Brexit has also had a tangible impact on the workforce too. The end of free movement has led to labour shortages in key sectors such as agriculture, healthcare, and hospitality. These shortages not only hinder operational capacity but also place upward pressure on wages, further squeezing businesses’ ability to invest in productivity-enhancing technologies and training.

Investment challenges

The sentiment around investing in the UK has notably shifted post-Brexit, as highlighted by Jeffrey Sprecher, the founder and chief executive of Intercontinental Exchange. Once a proponent of the UK’s decision to leave the EU, Sprecher has observed a decrease in the UK’s value as a trading centre since its exit from the single market. The ambiguity surrounding post-Brexit regulations has made it increasingly difficult for international companies to commit to investments in the UK.

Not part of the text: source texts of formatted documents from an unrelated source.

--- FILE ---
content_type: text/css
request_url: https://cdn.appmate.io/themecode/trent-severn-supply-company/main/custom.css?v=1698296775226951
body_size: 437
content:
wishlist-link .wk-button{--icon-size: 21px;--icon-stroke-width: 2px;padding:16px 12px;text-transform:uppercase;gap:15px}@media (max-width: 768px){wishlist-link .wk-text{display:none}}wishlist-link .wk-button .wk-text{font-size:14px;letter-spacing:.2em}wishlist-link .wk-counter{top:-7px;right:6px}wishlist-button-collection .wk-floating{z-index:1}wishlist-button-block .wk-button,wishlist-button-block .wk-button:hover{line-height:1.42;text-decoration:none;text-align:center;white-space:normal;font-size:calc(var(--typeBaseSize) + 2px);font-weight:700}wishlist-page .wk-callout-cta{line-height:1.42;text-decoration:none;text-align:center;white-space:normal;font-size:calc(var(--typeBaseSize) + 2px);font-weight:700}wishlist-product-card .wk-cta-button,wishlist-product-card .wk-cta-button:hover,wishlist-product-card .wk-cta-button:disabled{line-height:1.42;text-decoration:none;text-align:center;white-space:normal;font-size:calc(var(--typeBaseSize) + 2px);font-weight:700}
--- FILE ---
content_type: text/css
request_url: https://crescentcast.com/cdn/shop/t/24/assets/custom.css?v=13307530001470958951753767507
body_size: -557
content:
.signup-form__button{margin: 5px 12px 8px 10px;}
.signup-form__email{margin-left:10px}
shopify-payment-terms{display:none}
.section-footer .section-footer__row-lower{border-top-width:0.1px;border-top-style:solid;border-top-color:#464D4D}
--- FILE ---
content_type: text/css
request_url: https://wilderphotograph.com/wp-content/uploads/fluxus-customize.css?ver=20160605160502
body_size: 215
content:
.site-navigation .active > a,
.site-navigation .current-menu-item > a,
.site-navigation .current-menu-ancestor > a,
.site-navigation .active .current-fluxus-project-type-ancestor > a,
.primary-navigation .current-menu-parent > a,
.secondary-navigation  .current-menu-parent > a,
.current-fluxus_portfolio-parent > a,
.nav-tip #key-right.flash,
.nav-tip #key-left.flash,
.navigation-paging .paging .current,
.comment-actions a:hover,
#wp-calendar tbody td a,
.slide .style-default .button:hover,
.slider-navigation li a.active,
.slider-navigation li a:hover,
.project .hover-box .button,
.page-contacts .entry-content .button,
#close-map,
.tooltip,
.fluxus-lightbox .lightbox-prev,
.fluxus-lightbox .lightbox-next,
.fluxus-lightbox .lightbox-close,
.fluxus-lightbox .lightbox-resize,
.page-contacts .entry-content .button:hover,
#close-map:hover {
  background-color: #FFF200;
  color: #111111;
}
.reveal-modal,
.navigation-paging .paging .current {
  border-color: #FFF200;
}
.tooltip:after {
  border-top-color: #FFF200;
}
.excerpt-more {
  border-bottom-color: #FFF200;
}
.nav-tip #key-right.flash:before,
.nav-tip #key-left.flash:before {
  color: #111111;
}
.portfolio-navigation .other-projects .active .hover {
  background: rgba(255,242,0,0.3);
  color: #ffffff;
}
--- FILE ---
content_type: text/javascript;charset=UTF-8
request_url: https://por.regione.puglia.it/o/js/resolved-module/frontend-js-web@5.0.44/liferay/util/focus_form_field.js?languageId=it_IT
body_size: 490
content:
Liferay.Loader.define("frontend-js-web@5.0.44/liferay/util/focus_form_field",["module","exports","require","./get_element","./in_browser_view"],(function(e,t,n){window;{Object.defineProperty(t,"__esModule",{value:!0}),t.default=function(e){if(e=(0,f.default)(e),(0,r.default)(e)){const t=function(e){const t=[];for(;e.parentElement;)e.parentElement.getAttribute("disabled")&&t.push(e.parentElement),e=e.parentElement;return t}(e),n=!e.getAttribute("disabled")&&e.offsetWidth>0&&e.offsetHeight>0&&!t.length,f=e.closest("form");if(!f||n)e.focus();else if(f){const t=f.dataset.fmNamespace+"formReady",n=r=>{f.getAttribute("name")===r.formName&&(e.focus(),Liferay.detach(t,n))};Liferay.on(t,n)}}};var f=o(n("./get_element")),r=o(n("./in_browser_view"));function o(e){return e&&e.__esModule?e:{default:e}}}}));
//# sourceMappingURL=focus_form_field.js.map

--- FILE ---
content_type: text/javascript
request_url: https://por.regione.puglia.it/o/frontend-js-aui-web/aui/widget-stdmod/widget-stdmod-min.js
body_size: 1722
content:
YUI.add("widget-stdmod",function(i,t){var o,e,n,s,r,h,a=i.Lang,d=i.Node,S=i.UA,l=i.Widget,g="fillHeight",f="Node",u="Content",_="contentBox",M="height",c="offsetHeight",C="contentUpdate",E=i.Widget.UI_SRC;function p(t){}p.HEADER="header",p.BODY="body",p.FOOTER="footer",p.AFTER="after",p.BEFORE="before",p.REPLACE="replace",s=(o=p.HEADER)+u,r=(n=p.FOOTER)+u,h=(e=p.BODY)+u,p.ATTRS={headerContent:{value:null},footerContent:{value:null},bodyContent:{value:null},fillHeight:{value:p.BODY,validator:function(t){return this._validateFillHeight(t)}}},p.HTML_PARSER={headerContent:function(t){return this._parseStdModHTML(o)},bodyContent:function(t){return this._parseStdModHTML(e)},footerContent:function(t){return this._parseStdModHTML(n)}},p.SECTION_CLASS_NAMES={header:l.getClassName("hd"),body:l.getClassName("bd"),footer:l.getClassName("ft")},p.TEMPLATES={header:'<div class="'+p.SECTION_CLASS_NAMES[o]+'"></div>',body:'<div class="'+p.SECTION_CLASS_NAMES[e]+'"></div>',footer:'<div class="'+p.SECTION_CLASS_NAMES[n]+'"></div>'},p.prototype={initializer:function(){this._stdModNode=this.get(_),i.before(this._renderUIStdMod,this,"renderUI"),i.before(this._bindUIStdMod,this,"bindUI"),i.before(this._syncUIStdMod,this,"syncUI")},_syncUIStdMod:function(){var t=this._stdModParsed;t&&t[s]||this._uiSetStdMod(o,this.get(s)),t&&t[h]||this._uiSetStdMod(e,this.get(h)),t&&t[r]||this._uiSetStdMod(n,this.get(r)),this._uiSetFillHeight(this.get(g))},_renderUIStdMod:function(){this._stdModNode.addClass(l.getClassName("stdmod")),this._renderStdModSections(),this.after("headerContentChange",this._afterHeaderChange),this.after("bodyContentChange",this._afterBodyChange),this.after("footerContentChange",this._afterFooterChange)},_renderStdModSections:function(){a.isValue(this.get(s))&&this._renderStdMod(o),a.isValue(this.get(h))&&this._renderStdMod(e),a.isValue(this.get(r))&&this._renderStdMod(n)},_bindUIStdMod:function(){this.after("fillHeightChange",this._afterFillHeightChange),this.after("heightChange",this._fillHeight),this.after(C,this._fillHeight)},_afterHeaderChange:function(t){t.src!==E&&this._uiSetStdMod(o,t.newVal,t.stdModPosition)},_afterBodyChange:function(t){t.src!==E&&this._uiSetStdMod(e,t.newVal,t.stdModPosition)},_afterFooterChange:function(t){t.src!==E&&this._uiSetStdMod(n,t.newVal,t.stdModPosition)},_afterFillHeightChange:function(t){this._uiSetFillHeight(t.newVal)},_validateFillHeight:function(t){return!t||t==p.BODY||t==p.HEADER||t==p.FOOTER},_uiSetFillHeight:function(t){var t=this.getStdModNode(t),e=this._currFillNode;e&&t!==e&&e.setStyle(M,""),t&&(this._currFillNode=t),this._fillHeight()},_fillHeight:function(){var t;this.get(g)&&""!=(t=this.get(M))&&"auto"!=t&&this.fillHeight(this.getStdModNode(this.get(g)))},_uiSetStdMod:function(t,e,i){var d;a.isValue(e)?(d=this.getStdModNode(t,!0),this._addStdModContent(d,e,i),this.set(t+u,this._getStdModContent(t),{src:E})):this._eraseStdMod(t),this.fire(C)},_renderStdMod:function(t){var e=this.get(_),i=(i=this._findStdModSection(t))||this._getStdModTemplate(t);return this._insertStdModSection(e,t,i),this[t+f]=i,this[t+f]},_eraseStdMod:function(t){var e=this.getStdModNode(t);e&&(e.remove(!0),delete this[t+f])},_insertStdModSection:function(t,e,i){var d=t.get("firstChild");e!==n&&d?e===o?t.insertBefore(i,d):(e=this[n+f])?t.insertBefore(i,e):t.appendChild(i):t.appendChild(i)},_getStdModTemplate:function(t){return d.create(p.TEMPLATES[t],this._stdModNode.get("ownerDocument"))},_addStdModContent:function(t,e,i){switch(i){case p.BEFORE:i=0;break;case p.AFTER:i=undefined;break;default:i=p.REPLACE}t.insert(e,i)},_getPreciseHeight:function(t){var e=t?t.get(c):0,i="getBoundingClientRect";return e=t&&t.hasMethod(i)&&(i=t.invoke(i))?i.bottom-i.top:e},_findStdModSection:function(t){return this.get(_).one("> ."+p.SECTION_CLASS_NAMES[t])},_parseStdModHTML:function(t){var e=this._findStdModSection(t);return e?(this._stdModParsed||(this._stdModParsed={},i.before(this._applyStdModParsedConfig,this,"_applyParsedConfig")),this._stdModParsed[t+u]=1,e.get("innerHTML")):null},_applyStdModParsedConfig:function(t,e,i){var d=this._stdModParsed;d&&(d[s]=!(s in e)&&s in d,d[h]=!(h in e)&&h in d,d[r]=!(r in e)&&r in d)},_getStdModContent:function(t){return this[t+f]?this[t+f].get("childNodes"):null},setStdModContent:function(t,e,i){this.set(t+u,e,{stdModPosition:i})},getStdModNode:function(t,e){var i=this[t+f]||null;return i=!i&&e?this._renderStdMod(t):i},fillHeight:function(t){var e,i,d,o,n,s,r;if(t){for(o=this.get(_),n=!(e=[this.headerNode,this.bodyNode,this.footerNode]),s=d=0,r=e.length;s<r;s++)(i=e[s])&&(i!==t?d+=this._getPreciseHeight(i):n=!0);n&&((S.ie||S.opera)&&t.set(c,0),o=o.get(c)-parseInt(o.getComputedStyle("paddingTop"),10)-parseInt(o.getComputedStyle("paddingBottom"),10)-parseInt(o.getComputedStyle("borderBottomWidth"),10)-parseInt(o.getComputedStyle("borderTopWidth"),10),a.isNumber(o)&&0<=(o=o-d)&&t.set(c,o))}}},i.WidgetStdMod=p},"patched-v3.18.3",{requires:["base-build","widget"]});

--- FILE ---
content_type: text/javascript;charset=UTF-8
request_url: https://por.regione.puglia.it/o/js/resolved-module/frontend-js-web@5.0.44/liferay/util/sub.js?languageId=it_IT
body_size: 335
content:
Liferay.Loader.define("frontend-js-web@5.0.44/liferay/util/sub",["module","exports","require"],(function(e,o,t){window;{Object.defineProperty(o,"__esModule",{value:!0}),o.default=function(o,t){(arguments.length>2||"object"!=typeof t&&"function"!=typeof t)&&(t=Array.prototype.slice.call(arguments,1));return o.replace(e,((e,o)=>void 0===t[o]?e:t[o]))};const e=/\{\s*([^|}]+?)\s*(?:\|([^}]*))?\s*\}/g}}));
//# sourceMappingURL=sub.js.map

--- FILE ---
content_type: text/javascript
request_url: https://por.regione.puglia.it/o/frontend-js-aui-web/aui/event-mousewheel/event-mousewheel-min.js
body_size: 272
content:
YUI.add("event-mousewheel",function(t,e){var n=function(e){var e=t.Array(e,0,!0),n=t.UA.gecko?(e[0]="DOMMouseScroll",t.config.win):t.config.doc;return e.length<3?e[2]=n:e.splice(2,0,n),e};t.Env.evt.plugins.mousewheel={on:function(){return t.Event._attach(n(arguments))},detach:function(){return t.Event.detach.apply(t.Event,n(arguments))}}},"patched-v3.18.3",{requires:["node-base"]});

Sprecher’s comments reflect a broader trend among international investors, who now view the UK with caution due to the compounded uncertainties of Brexit. The perception of the UK as a gateway to Europe has diminished, making investments in the US and other regions appear more straightforward and less risky.

Moreover, the UK’s historical reputation as a global trading centre has been complicated by Brexit. The shift in regulatory frameworks and the potential for divergence from EU standards pose additional hurdles for businesses looking to operate across borders. 

This complexity not only deters investment but also challenges the UK’s ability to maintain its position on the international stage.

A post-Brexit reality 

Brexit has undeniably transformed the UK’s economic landscape, making it a more challenging environment for productivity and investment. The combined effects of trade disruptions, labour shortages, and regulatory uncertainties have contributed to a decline in the UK’s economic performance. 

As the UK continues to navigate its post-Brexit reality, the need for clarity and stability becomes ever more critical to regain the confidence of investors and businesses alike. The path forward will require a balanced approach, one that addresses the immediate challenges while setting the foundations for long-term growth and productivity.

And there are, of course, opportunities to be grabbed too – especially in emerging international markets, for businesses who are brave enough to shift their focus away from the EU and to the global marketplace instead.